He said two of the four factors, the excess capacity payments and the banking sector crisis, were inherited from the previous administration. He made this statement in a speech at the Accra Business School.
The comment by the President has so far generated mixed reactions, with a section of the populace lambasting the Vice President for failing to take responsibility for the country's problems.
According to the critics, it is distasteful for the Veep to rope in former President Mahama, and blame the NDC for Ghana's return to the IMF.
In a related development, an associate professor of Economics at the University of Ghana Business School (UGBS), Professor Lord Mensah has also urged the Vice President to desist from blaming the erstwhile Mahama administration for the country's economic woes.
According to him, he does not see the need for Dr Bawumia to travel back into the years and accuse past regimes for the difficulties confronting the citizens.
Speaking in an interview with Kojo Yankson on the Super Morning Show on Friday, Professor Mensah explained that when a new government assumes power, it automatically inherits the assets and liabilities of its predecessor.
In this regard, he stated that good economic managers are expected to convert the liabilities they inherit to profits, and therefore Dr Bawumia must stop making reference to the faults of the NDC.
"As an economic manager, you should know that before you take over, you're coming to inherit liabilities and assets. You cannot just parade only the liabilities and indicate that this is what you inherited and therefore without it you could have been better. What about the resources that you had? What did you use them for?", Professor Lord Mensah quizzed.
He continued: "There's a reason why we have four years political cycle. So if within the four years, you cannot turn around things. I don't think it's not necessary to go back in years. I don't think Ghanaians will be better of with these kind of references and statements coming from our economic managers".
In his explanations, Professor Lord Mensah further emphasised that, "As an economic manager, you inherit both liabilities and assets and how you appreciate liabilities that you inherit and convert them to assets for the benefit of the country is a gauge for your performance".
"So the reference to those two things are not necessary anyway.
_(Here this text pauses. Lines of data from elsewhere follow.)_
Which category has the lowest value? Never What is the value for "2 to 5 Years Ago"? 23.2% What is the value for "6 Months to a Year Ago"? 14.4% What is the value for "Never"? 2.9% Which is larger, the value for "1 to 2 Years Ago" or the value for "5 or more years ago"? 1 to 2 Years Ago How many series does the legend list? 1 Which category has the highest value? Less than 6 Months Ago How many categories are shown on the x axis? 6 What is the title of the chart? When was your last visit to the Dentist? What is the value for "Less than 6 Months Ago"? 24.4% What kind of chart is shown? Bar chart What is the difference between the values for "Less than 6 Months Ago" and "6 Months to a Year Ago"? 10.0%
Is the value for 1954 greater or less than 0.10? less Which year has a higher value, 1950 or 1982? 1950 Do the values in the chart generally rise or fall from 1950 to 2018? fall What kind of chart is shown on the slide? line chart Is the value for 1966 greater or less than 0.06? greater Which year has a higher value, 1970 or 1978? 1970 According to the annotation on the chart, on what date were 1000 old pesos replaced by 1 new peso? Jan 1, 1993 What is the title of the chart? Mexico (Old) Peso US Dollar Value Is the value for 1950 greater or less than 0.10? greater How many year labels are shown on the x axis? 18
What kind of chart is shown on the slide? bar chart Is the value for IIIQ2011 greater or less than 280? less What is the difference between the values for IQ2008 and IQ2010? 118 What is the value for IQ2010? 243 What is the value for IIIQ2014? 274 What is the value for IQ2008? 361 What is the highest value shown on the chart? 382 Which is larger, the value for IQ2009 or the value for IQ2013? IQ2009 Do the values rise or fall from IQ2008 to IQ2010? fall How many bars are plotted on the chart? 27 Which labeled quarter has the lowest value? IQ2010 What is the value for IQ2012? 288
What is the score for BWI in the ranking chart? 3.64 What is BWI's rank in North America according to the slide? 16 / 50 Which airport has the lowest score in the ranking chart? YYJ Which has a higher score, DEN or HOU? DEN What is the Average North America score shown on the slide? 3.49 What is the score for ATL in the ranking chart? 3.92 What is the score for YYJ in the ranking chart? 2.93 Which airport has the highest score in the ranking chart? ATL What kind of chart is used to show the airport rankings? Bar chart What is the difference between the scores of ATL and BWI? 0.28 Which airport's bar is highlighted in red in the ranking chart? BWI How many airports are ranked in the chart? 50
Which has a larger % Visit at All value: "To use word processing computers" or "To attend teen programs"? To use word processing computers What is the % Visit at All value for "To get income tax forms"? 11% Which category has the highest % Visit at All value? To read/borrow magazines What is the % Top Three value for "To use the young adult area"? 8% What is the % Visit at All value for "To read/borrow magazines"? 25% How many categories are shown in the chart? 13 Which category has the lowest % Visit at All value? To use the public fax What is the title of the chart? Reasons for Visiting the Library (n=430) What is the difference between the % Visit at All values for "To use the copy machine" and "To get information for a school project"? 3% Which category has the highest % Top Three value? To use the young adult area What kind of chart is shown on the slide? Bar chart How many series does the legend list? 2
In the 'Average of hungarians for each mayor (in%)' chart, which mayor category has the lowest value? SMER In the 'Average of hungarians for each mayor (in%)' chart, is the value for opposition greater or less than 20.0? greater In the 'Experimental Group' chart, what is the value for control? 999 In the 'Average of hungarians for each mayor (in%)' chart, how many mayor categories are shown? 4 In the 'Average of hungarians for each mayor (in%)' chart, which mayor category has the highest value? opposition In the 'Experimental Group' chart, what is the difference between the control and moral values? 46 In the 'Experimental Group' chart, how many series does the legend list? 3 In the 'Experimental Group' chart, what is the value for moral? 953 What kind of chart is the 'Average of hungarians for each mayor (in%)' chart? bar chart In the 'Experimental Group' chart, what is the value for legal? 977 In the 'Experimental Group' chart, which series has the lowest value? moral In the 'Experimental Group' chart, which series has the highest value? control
Not at this time. We've gone far. I mean we are far deeper into the years. [After] six years of handling the economy, I don't think we need to make reference to this", he added.
Meanwhile, JoyNews is learning that the earliest the International Monetary Fund can take a decision on whether to give Ghana a deal will be in the first quarter of 2023.
A source within the Finance Committee who was privy to conversation with the IMF told JoyNews’ Parliamentary Correspondent, Kwaku Asante, that the Fund is seriously concerned about the country’s debt position and will undertake a debt sustainability analysis before agreeing on a deal with government.